* BRIEF 1
In the forum thread about Bogstandard, what did Bogstandard ask for when he chose to leave the forum?
* BRIEF 2
Carry on the forum thread about Bogstandard, starting after its final sentence.
─── PASSAGE
# Where is Bogstandard???



## Debian (Nov 30, 2008)

Hi all,
I always loved to read his posts, but now is a long time I can't see anymore. This morning I have also noticed that is nickname, on old posts, appears in black, as a guest. 
I just hope he is fine and had not any problem whit this great forum.
All the best

Paolo


p.s.: I beg You pardon for my english


----------



## Tin Falcon (Nov 30, 2008)

To make a long story short Bogs chose to leave this forum and asked that his membership be canceled. 
Tin


----------



## Stilldrillin (Dec 9, 2008)

That`s a pity....

He and Steve Cedge were the reason I began lurking on here.


----------



## CrewCab (Dec 9, 2008)

Bogs memory lives on through his posts and Cedge is very active .............. and I have a feeling the "Ghost of Bogs past" still watches over us, that's what he said in his last email anyway ;D

John has moved on for personal reasons, let's all respect that guys .......... I miss the old beggar as well, but ............ C'est La Vie

CC


----------



## Debian (Dec 23, 2008)

I beg You pardon if I continue on this post, I know I'm a zero on this forum without any skill or prestige.
Btw I pass many hours in a week reading all Your post and I really miss Bogstandard, for sure one of the masters in this hobby. Maybe due to my bad english understanding I thought for a while he could be not in the best of healt, but today I found out that He's well because continue to post on another forum I never known about and that I wouldn't like to mention.
So... why don't You try to make peace with Him and preach Him to come back home? I'm sure that would be a great value-added for this forum.
Sorry if I bored, wasn't in my intention.
All the best, 

Paolo


----------



## Cedge (Dec 23, 2008)

Paolo
There are no Zeros or members lacking in prestige on this board. That is why it was formed.... to avoid new members having to feel that way. Everyone here, especially the newbie are given respect and treated as we all wish to be treated. We have Rake60 and his hard working team to thank for this.

I still communicate with Bogstandard on a fairly regular basis. Your impressions of health issues are quite correct, but they are not the total cause of his absence. John chose to leave this board on his own. Several of us here tried to persuade him to stay, but he felt he needed to go, so we all had to learn to respect his choice. He was not banned, but he did request his membership be canceled for reasons only he truly knows or understands.
──────
─── SUPPLIED MATERIAL
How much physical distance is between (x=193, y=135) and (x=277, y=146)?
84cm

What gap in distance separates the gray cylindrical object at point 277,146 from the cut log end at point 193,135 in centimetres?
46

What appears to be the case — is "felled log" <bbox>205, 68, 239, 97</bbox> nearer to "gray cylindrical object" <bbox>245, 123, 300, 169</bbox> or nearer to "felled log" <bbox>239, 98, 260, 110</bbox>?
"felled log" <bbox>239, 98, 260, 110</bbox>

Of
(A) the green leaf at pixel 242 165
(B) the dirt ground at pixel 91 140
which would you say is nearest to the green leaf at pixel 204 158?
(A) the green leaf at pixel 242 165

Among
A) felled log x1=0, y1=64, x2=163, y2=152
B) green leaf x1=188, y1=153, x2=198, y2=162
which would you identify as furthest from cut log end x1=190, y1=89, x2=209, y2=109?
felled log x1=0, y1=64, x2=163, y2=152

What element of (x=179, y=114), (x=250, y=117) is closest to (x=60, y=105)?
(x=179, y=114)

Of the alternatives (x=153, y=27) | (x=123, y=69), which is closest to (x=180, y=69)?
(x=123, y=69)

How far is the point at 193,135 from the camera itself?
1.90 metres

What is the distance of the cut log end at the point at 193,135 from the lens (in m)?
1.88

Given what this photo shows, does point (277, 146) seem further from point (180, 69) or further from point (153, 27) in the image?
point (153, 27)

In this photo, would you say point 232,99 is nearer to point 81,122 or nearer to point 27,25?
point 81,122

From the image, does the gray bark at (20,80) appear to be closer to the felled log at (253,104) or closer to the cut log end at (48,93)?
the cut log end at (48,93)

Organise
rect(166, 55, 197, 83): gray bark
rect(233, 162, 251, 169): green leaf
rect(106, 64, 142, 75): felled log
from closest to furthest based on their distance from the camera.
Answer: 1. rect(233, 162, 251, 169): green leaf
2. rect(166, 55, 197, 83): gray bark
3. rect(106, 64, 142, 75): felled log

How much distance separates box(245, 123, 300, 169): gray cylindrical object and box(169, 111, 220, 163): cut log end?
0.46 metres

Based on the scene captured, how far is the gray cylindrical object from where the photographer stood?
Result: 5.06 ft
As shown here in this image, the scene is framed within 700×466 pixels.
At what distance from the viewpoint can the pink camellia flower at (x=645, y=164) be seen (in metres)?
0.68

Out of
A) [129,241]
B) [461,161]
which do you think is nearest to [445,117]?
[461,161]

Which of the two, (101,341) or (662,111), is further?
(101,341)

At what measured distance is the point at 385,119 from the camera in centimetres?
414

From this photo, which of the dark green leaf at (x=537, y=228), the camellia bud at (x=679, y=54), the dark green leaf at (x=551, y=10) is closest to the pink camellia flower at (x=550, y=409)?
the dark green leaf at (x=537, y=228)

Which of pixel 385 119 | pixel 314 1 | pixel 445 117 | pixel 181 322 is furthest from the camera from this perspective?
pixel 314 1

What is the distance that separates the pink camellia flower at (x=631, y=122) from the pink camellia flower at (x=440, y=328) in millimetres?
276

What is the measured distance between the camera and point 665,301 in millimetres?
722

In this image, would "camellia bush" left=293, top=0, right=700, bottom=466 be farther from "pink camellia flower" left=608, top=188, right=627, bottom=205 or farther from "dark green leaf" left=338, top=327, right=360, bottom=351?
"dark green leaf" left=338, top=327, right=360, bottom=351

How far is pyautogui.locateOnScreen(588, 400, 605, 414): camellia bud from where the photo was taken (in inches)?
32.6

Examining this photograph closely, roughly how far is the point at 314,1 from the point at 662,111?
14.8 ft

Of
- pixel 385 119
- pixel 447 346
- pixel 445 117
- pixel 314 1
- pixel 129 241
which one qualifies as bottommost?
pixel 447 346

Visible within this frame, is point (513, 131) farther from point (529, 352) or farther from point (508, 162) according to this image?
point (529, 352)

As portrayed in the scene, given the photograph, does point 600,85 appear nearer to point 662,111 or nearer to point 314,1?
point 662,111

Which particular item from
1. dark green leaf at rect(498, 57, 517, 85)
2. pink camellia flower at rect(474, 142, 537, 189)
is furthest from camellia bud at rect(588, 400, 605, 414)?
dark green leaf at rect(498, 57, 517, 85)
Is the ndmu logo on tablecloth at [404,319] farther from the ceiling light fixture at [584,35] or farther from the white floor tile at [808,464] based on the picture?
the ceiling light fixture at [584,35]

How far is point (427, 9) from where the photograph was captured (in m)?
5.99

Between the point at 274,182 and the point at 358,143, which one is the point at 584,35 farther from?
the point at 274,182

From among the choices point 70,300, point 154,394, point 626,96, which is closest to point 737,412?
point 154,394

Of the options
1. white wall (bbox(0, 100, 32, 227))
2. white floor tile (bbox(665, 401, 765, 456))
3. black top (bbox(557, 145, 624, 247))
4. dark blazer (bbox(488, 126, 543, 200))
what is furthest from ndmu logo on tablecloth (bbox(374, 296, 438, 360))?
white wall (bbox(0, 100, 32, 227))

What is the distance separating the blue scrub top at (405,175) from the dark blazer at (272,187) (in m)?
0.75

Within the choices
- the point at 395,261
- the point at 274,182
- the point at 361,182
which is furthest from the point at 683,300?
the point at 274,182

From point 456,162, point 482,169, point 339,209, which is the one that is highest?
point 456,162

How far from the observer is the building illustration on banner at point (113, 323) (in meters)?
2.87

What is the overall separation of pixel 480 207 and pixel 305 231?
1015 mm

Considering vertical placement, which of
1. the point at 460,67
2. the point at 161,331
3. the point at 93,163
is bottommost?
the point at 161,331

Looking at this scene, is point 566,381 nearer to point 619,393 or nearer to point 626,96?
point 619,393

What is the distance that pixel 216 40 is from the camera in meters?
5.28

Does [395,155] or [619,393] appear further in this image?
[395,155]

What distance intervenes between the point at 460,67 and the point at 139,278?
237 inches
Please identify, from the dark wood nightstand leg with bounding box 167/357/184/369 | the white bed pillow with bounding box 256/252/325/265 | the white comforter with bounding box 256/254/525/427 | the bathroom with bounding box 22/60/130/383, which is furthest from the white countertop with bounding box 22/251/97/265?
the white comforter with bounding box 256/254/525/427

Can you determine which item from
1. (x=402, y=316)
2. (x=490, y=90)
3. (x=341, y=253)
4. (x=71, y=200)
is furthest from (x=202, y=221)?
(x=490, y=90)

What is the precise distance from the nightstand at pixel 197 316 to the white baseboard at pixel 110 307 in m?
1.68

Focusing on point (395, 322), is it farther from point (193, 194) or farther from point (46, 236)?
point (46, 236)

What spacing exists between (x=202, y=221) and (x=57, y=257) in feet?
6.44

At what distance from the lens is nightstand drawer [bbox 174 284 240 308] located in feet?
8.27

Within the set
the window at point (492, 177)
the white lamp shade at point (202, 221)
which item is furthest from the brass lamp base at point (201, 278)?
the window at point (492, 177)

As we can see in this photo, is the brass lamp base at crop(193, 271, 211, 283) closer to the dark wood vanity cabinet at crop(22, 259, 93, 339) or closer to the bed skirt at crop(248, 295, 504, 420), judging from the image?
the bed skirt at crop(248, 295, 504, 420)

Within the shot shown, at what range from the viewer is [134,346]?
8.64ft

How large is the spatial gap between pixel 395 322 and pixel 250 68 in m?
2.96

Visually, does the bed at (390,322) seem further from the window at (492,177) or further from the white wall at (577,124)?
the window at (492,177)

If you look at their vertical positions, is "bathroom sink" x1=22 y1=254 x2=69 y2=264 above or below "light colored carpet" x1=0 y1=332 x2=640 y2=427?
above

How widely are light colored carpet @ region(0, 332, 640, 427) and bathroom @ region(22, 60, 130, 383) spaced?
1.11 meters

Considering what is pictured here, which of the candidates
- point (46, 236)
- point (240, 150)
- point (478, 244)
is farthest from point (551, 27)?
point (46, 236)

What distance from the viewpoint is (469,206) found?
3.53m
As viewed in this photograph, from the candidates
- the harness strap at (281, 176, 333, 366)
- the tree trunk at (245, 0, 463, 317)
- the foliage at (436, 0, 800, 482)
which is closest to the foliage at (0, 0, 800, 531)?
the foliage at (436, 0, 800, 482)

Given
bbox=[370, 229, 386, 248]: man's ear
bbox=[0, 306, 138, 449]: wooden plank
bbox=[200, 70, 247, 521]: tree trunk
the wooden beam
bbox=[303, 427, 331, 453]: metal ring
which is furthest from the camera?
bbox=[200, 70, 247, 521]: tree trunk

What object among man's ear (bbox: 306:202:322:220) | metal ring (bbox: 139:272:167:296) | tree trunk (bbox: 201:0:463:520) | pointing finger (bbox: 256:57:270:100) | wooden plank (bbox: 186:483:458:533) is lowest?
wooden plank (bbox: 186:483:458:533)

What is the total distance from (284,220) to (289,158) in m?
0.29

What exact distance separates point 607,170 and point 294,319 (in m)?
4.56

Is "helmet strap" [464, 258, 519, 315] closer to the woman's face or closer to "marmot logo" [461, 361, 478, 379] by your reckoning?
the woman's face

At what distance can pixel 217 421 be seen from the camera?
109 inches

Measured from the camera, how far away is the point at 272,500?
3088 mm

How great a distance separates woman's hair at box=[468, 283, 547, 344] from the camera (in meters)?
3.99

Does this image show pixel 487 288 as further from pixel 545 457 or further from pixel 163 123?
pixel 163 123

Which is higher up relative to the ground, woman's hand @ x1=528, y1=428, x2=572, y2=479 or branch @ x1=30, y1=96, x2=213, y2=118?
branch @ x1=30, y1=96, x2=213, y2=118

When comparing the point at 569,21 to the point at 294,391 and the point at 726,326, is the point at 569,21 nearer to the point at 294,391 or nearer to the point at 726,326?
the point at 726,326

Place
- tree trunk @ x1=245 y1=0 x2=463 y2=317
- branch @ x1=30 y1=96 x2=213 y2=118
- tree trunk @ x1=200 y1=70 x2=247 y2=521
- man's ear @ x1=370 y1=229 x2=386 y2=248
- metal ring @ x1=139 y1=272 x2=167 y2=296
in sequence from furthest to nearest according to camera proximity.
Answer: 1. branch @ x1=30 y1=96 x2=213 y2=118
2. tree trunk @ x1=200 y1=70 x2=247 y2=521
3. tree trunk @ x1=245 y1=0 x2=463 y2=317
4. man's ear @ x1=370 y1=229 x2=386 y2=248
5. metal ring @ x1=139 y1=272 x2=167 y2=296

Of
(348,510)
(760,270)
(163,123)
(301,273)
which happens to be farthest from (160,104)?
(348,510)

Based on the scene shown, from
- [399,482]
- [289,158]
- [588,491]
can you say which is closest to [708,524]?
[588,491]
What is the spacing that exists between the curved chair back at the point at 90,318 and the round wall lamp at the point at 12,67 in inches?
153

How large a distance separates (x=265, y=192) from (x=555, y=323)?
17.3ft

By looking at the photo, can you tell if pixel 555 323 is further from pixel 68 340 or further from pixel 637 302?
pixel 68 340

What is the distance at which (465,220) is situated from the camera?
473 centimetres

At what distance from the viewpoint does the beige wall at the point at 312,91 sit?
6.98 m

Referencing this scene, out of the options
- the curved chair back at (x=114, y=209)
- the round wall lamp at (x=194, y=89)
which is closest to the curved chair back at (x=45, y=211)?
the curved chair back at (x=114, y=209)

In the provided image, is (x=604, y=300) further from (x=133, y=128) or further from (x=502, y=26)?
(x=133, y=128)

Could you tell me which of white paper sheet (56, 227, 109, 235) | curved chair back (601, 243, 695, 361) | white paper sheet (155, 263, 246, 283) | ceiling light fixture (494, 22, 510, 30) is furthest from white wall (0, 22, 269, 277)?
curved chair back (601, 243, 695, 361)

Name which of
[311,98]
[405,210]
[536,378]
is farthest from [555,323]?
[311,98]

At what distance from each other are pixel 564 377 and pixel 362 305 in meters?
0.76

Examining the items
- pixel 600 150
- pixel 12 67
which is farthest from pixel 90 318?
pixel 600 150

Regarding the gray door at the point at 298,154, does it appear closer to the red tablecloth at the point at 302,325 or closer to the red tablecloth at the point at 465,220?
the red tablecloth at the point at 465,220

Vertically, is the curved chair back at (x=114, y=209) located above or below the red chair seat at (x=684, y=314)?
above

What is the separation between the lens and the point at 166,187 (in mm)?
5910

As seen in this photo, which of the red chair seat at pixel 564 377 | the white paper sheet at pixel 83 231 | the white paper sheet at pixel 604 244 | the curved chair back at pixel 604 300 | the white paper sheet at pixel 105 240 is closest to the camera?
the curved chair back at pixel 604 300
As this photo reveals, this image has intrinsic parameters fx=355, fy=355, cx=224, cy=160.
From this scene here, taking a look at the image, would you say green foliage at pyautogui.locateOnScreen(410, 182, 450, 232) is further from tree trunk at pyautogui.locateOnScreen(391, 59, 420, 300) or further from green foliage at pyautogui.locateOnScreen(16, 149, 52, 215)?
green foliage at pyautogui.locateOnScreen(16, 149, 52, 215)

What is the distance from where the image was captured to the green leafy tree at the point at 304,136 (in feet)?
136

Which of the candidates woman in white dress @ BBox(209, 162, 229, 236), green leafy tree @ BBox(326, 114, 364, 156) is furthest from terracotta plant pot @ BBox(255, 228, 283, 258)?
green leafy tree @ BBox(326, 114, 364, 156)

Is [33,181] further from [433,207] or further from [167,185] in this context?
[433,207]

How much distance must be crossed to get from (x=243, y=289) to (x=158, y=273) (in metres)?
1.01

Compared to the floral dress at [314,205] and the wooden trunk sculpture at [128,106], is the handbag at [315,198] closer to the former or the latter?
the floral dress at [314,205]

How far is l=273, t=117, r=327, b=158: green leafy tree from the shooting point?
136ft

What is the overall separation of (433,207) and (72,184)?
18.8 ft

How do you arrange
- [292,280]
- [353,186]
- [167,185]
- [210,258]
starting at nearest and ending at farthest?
──────
* WRITTEN RESPONSE 1
He asked that his membership be canceled.

* WRITTEN RESPONSE 2
He has even requested that I not bring the subject up in our personal conversations, and I've agreed to honor his request. Many of us miss his postings and his easy sharing of knowledge. Yes.... you have seen him on a couple of other boards, where he feels he can be of help, but I seriously doubt he will change his mind and return to HMEM. 

He has his own reasons and we simply have to allow him to hold them dear. Trust me... I "preached him back home" here more than once. This time he asked me to avoid the sermon and to let him be at peace with his choices.

Steve


----------



## Maryak (Dec 24, 2008)

Steve,

I don't know where Crewcab is at the moment but on behalf of the moderators, thank you and Seasons Greetings. 
	

	
	
		
		

		
			





Best Regards
Bob


----------



## Paolo (Dec 24, 2008)

I agree with you Bob....We have to let him be at peace with his choices. I just say thank you and Seasons Greetings. 

Best Regards
Paolo


----------



## Blogwitch (Dec 26, 2008)

He is not dead as most think.

Just gone onto pastures new, after having a few rather bad health issues, which at the moment he has not fully recovered from. Only being able to do about 1% of what he used to do.

He does call in now and again to keep an eye on you all, but the site has just got a little too diverse for his liking, and is out of his comfort range.

He would like to say to all, have a joyous and happy festive season, and hope that you all got what you wanted for Christmas.

And please remember, no matter how badly you think the world has treated you, there is ALWAYS someone in a worse position than yourself.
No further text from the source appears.